The only skipped steps or stepper problems I’ve had in a long time are due to my connectors coming partially disconnected. It happened once with the Y motor and it happened yesterday with one of the X motors.

I upgraded the pi’s OS, and I updated to the latest CNC.js (1.9.7). I want to get a webcam timelapse recording of my gcode, but that will have to wait until I get a solid block of time to work on it.

No series?! worth the time.

Yesterday I started trying to push my lowrider, 2 hours of cutting and I was getting board. I found the belts stretching if I went to fast. I looked at thicker belt. It is way more expensive, and the pulleys and idlers are as well. The 6mm gt2 is dirt cheap from printers in mass production, the bigger setup is at least 3x’s as much if not more. As soon as I get the sand table part on the printer I am going to try and double up the belt, if that doesn’t work I am going to stack them face to face. Two 6mm belts should be stronger than a 8mm or at least as strong as a 10mm right? Two belts will also always be in slightly different tensions so that could be a good thing as well.

Seems like twice as many zip ties for folks to complain about. IDK. I thought these belts were supposed to be pretty tough to stretch. I’m guessing it works pretty much like a spring, so the deflection is proportional to the distance and the force. It will probably just change that stretch by 1/2 with twice the belt (if they are both configured the same). If the belts are really an issue, then 2x might not be enough of an improvement. Maybe there’s a better way to reinforce them? Are there belts with steel inside them, or made from a serpentine belt?

At some point, the answer is just, c’mon! It’s an 8 foot long machine! Is 1/8" going to kill you?

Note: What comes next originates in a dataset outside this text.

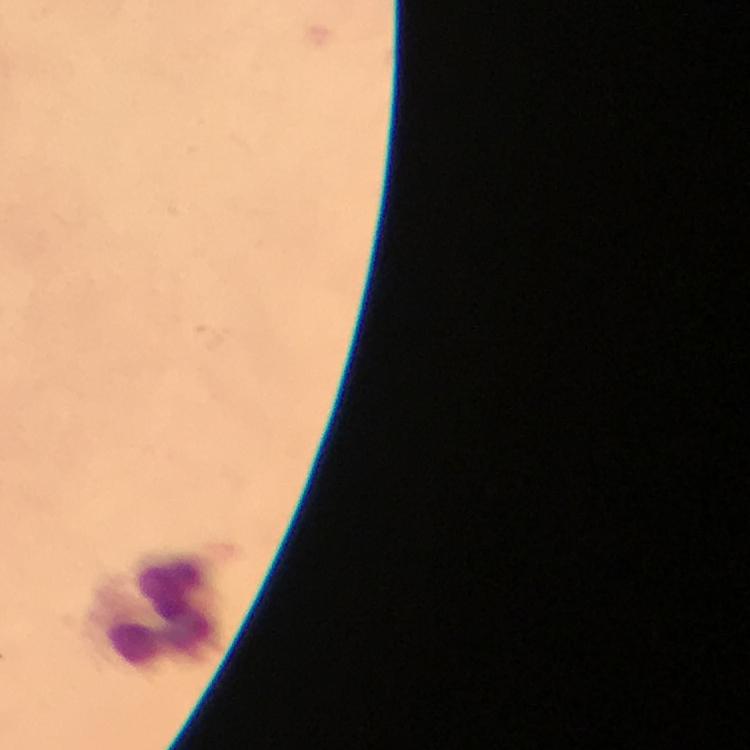
Approximate centers as (x, y) in pixels. Leukocyte locations: (156, 609). Photographed with a smartphone mounted on the microscope. From a diagnostic examination for malaria. Cropped region of a single field of view. Image is 750×750 pixels. 100x magnification. Plasmodium parasites: none detected. Giemsa-stained preparation. Thick blood smear. Immersion oil was used.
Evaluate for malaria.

What do you set your accelerations to? I know they are detrimental to printing fast, and to lasers, but for CNC’ing, reducing them gives a perception of quality, and will reduce the force on the belts. I was just messing with mine, and the defaults for grbl are set to 10mm/sec^2. I set mine to 100mm/sec^2 for xy and 10 for z. I have no idea where I got them from, but I was hopefully smarter then.

The belts we use are reinforced, and one side of mine is worse than the other. It is the side we walk by, and it always gets hit and stretched and plucked like a guitar. I might have broken some of the fibers in it. Maybe I should just replace it and see if that helps. Lower accelerations would really help.

The ones I have are as fast as I am comfortable with that still give half decent 3D printing quality…for the MPCNC. So maybe I should lower them an make a separate Lowrider firmware again.